Submitted By miraimirai
Canterbury Boys’ High School
The following information gives an outline of the Year 12 Advanced English Program for the HSC tested in 2015.
The syllabus states that:
The aim of Senior English is to enable students to understand, use, enjoy and value the English language in its various textual forms and to become thoughtful, imaginative and effective communicators in a diverse and changing society.
The study of English involves exploring, responding to and composing texts • in and for a range of personal, social, historical, cultural and workplace contexts • using a variety of language modes, forms, features and structures.
Meaning is achieved through responding and composing, which are typically interdependent and ongoing processes.
In Year 12 time is allocated to certain issues and texts based on the time needed to cover the Board of Studies’ requirements for the fulfilment of the English outcomes.
This program is based on the premise that: • students are required to experience literature in a variety of modes (short story, novel, poetry, non-fiction, film and drama) • there should be a continuing study of non-literary material (print and non-print, multi-media) • students should be encouraged to develop reading interests outside the classroom • there will be a continuing emphasis on oral English in class discussions, small group discussions, debating, public speaking, interviewing, dramatic reconstructions • writing, both formal and informal, is central to students’ growth in English.
Advanced English Course Overview
|Topic |Focus |Texts |Assessment |
|Area of Study |Discovery |The poetry of Robert Frost |Visual representation and reflection |
|Module A |Intertextual Perspectives |Julius Caesar- Shakespeare |Written Response |
|Comparative Study of Texts and | |The Prince- Machiavelli | |
|Context | | | |
|Module B |Prose Fiction |Cloudstreet- Tim Winton |Oral presentation |
|Critical Study of Texts | | | |
|Module C |Representing People and Politics |The Crucible- Arthur Miller |Listening Task |
|Representation and Text | | | |
| | | | |
|The Trial HSC examination assesses | | | |
|all of the texts listed in the table | | | |
|above. | | | | Minimum Requirements
In order to successfully complete the Year 12 Advanced English course, the following minimum requirements must be met:
Students must complete the following formal assessment and examination requirements to a satisfactory standard:
1) Area of Study : Visual Representation + Reflection – 25%
2) Comparative Study of Texts and Context: Written Response – 15%
3) Critical Study of Text: Oral Presentation – 15%
4) Representation and Text: Listening Task – 15%
5) Trial HSC Examination – 30%
In addition, students will be required to: • complete at least two class tasks for each unit. One will be a sustained piece of prepared work; the other will be a piece of work completed in 40 minutes under exam conditions.

______

Pick up the Year 12 Advanced English outline after its last sentence and continue it. The rows that follow have no connection to the Year 12 Advanced English outline.

Raw records:
______

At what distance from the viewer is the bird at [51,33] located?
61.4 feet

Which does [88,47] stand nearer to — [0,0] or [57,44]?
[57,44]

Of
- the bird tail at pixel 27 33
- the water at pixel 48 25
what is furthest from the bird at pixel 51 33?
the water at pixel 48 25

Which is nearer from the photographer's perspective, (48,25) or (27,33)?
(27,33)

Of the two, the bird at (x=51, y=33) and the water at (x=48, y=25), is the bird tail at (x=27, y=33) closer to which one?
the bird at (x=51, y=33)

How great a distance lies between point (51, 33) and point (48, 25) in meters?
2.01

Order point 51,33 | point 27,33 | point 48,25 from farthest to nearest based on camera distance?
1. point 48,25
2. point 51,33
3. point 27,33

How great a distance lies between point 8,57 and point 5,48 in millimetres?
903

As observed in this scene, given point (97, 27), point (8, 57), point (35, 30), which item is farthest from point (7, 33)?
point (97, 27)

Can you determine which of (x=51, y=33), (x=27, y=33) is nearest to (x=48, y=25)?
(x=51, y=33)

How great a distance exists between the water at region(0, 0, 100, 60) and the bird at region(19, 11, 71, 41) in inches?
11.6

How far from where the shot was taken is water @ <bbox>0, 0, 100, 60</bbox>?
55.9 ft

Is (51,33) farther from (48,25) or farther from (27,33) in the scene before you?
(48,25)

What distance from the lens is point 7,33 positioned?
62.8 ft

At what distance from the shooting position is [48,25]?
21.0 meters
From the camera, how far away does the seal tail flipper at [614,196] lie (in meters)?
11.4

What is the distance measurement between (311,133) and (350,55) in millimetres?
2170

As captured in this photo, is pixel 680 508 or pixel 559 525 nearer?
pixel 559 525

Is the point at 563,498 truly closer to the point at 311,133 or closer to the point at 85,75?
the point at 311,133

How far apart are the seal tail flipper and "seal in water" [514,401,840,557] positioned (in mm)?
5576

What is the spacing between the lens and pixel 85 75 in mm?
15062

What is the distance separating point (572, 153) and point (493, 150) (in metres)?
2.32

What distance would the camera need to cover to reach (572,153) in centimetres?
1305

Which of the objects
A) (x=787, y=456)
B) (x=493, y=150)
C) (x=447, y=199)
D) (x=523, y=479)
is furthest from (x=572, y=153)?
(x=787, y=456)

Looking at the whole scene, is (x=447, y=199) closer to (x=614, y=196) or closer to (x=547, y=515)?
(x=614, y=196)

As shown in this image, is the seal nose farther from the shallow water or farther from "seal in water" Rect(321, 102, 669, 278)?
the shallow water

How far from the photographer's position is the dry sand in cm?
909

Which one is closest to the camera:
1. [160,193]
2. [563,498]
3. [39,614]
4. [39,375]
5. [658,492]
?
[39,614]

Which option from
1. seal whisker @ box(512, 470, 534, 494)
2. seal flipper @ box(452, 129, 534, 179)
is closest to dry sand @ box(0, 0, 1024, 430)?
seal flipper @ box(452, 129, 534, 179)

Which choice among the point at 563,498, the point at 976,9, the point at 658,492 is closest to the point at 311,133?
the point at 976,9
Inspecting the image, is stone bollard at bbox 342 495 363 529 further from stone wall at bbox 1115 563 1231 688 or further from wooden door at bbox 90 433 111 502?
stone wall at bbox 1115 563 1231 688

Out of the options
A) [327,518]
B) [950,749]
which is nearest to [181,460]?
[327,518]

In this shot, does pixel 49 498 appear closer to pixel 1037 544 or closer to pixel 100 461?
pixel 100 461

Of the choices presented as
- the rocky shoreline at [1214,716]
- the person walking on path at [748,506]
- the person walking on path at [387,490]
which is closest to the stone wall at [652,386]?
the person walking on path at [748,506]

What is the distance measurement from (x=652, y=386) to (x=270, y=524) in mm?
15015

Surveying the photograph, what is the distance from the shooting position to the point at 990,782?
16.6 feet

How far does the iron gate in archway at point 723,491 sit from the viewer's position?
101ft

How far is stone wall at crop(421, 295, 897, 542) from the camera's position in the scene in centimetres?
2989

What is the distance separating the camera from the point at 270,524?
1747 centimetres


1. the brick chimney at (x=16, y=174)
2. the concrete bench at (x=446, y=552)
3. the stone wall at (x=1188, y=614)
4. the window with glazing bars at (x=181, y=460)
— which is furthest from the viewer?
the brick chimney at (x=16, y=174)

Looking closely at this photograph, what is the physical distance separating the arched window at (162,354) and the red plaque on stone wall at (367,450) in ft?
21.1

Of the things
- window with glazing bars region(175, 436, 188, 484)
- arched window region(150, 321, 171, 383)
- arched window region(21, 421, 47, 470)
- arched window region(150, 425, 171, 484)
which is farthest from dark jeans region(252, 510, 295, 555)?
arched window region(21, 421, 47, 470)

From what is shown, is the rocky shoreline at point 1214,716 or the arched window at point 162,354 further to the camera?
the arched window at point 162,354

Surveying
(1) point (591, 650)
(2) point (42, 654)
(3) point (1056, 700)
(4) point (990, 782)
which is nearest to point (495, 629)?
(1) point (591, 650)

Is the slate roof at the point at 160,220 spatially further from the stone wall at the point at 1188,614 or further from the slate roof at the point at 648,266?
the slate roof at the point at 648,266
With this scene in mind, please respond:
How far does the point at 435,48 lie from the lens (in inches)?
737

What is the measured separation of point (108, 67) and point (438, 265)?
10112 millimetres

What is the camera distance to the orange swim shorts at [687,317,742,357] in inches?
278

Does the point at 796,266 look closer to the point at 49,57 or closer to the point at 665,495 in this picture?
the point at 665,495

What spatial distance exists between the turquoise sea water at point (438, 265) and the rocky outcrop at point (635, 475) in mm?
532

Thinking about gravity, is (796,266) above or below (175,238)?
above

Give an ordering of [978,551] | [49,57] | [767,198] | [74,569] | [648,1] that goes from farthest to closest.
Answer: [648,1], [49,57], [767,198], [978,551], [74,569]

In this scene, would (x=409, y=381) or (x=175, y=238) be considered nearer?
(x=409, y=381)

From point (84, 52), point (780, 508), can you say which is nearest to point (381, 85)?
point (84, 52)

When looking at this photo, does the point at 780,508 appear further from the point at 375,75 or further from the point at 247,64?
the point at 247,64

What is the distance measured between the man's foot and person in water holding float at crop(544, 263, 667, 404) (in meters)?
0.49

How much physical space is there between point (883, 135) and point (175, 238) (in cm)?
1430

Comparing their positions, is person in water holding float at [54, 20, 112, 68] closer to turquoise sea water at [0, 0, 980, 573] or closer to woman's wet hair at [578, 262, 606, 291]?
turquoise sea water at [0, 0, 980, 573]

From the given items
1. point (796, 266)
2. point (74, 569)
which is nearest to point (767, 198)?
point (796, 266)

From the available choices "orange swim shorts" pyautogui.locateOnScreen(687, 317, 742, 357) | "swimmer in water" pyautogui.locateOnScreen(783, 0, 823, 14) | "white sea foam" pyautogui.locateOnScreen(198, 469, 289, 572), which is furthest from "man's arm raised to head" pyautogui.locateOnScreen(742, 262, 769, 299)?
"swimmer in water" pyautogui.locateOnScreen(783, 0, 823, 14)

______

Written answer:
Students who do not meet the assessment requirements of the course will jeopardise their accreditation in Advanced English for the HSC.
• The close study of at least four types of prescribed text, one drawn from each of the following categories:
|BOS Requirements |YOUR Texts |
|Prose fiction |Cloudstreet- Tim Winton |
|Shakespearean Drama |Julius Caesar- Shakespeare |
|Poetry |Robert Frost |
|Non-fiction |The Prince- Machiavelli |
|Film or Drama |The Crucible- Arthur Miller |
• a wide range of additional related texts and textual forms.
Your performance in Year 12 will be based on self-evaluation, peer comments and teacher assessment. All tasks will evaluate your individual performance. To assist you in this process, you are required to:
a) read, view and listen widely and reflect on these texts
b) regularly update your work folder as you write, read and speak in literary and non-literary contexts
c) file rough drafts and polished pieces of work in your work folder as required by the teacher for evaluation
d) at the end of each unit, reflect on your own work, your strengths and weaknesses and sum up your achievements
e) be aware that your teacher is interested in your whole language development, focusing on areas of listening, speaking and viewing as well as reading, writing and representing.
Units of Work
5.1 Area of Study – Discovery
This Area of Study requires students to explore the ways in which the concept of discovery is represented in and through texts.
Perceptions and ideas of discovery vary. These perceptions are shaped within personal, cultural, historical and social contexts. A discovery can emerge from the connections made with people, places, groups, communities and the larger world. Within this Area of Study, students may consider aspects of discovery in terms of experiences and notions of identity, relationships, acceptance and understanding.
Texts explore many aspects of discoveryg, including the potential of the individual to enrich or challenge a community or group. They may reflect the way attitudes are modified over time. Texts may also represent choices or barriers which enable or prevent discovery.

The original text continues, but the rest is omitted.